Begin Input records

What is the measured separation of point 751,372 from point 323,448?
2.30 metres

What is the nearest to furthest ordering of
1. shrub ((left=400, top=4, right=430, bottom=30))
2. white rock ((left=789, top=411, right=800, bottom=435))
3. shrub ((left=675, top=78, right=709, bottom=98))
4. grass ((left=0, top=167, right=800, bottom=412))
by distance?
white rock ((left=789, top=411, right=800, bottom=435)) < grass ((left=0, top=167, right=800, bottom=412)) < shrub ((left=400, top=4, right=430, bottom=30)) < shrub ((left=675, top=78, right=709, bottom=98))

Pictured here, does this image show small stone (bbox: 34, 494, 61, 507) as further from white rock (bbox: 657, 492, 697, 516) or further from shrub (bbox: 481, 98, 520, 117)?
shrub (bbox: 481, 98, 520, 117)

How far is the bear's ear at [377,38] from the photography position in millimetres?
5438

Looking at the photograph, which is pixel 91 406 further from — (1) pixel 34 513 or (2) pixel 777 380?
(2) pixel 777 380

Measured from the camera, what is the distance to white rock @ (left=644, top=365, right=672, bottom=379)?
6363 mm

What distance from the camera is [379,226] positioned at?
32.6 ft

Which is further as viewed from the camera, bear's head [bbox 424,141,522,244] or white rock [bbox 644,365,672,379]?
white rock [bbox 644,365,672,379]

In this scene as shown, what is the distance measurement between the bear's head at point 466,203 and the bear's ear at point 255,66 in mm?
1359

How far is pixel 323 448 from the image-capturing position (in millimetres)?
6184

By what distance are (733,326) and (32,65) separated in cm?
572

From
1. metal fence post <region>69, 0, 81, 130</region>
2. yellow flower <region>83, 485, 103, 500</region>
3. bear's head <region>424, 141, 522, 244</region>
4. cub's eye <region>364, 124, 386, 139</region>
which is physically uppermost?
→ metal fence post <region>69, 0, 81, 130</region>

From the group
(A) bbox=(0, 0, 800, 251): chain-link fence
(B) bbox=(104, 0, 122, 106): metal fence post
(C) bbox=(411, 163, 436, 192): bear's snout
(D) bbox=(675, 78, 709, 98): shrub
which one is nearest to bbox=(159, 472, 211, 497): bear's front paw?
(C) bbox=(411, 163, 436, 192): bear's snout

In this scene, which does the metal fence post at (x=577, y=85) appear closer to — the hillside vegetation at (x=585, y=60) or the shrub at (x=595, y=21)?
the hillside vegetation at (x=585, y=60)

End Input records

Task prompt: All lines from the line containing "Which is further" through the end of the listing above are to be duplicated exactly; include both ends and nothing further.

Output below:
Which is further as viewed from the camera, bear's head [bbox 424,141,522,244] or white rock [bbox 644,365,672,379]?
white rock [bbox 644,365,672,379]

In this scene as shown, what is the distance measurement between the bear's head at point 466,203 and the bear's ear at point 255,66 in mm?
1359

How far is pixel 323 448 from the image-capturing position (in millimetres)?
6184

By what distance are (733,326) and (32,65) separated in cm?
572

From
1. metal fence post <region>69, 0, 81, 130</region>
2. yellow flower <region>83, 485, 103, 500</region>
3. bear's head <region>424, 141, 522, 244</region>
4. cub's eye <region>364, 124, 386, 139</region>
which is physically uppermost?
→ metal fence post <region>69, 0, 81, 130</region>

From the group
(A) bbox=(0, 0, 800, 251): chain-link fence
(B) bbox=(104, 0, 122, 106): metal fence post
(C) bbox=(411, 163, 436, 192): bear's snout
(D) bbox=(675, 78, 709, 98): shrub
which one is nearest to bbox=(159, 472, 211, 497): bear's front paw?
(C) bbox=(411, 163, 436, 192): bear's snout

In this scene, which does the metal fence post at (x=577, y=85) appear closer to — the hillside vegetation at (x=585, y=60) or the shrub at (x=595, y=21)?
the hillside vegetation at (x=585, y=60)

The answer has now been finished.